Gábor Fodor, a one-time comrade and now a (defeated) political opponent, condemns the power structures set up by the new government, but hopes János Áder will make a good president.

Gábor Fodor, a founding FIDESZ member and a leading figure of the “Young Democrats” for the first six years of the party’s life, parted company with Viktor Orbán and joined the liberal Free Democrats in 1994 to become their Minister of Culture and Education in the first liberal-socialist coalition. He was briefly chairman of the Free Democrats, but resigned when his party refused to disband parliament and call new elections in 2009. He believed that was his party’s last chance to avoid annihilation and prevent Fidesz gaining a two thirds majority. The Free Democrats were, in fact voted out of parliament in 2010. Fodor now teaches philosophy at the Law Faculty of ELTE University in Budapest.

Fodor suggests in his blog that Áder’s character may offer a chance to the country and the conservative side alike. He might automatically become a “counterweight” to PM Orbán during the years to come, he speculates. Fodor expects Fidesz to lose more and more of its popularity and eventually right-wing intellectuals could start looking for a new leader. In the event that Áder manages to be successful as President, he might become their candidate. In other words, Fodor thinks PM Orbán has made a mistake when choosing a conscientious and autonomous personality as his candidate, as this might seal his fate one day, while potentially offering the right-wing a chance to avoid the kind of crushing defeat the left suffered in 2010.

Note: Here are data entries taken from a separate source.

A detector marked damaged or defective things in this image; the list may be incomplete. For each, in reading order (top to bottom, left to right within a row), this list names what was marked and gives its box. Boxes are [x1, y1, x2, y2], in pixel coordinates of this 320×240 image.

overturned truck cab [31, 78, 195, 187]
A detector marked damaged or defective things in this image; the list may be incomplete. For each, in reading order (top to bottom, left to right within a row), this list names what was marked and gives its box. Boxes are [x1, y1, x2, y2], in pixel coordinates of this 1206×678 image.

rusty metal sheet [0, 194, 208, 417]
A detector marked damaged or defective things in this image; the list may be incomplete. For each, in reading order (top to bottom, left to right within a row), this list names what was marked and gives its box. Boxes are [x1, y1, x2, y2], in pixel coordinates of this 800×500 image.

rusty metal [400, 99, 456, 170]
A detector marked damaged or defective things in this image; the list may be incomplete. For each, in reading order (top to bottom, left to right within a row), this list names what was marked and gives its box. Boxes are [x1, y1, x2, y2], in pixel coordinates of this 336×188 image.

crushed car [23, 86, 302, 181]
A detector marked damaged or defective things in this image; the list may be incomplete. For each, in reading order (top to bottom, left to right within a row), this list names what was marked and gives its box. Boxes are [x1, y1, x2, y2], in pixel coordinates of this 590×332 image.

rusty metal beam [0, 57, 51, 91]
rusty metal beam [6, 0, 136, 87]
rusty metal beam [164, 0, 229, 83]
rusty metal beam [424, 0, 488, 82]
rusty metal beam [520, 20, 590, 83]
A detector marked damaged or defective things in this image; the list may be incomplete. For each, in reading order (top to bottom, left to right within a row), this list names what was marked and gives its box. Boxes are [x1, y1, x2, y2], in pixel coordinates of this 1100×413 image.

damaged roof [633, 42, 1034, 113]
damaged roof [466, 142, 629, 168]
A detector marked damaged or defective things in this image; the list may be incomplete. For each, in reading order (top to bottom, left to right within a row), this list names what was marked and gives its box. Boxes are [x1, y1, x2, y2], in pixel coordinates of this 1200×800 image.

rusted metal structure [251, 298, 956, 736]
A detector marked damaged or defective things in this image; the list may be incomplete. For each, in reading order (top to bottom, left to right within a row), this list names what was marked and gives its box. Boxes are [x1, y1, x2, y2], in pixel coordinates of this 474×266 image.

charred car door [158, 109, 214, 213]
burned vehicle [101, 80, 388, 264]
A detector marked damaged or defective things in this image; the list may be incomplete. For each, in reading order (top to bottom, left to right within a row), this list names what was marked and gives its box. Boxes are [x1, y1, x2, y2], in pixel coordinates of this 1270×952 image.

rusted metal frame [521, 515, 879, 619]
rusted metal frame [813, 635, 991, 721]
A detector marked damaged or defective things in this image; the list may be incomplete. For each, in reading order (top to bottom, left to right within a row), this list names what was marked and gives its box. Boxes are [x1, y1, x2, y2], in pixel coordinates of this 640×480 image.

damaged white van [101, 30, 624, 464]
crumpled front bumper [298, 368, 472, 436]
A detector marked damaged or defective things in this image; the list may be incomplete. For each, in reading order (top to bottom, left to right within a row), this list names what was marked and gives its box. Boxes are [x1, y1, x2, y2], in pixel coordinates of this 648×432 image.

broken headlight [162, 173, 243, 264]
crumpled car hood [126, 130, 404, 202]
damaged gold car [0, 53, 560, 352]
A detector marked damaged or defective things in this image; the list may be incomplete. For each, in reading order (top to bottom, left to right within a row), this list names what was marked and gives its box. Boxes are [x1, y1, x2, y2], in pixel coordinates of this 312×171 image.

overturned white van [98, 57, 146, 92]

In Mos Maiorum, political scientist György Schöpflin, Mr Áder’s colleague as a Member of the European Parliament thinks the new President will have a hard time expressing “the unity of the nation”, for the opposing sides interpret that notion in contradictory ways. Fidesz includes Hungarians living abroad in it, for example, while the left-wing opposition does not. On top of it all, the frontlines have grown too rigid and the brinks too deep, he contends. The left wing has not recovered from its defeat two years ago and seeks support and legitimacy abroad. The opposing sides have been exporting their complaints onto the international scene for a long time now, and as a result, Hungary’s reputation abroad could not be worse, which is an important factor in the unprecedented pressure Hungary is being put under by the European Commission. Schöpflin believes that the tone Finance Commissioner Olli Rehn and “to some extent” two of his colleagues, Viviane Reding and Neelie Kroes use towards Hungary “goes well beyond what a commissioner could normally afford.”  Schöpflin adds he has “heard several times in Brussels,” that “they are going after Viktor Orbán.” All this, along with the technocrats put in charge in Italy and Greece, raises serious questions about the nature of democracy: “who is actually entitled to elect the prime ministers of any country?” Schöpflin says he would not be the least surprised if at the next European elections Eurosceptic parties were to win a blocking minority in the European Parliament. “Why? Because the European Commission, which is a brand and a symbol, is assuming powers it has not been invested with.”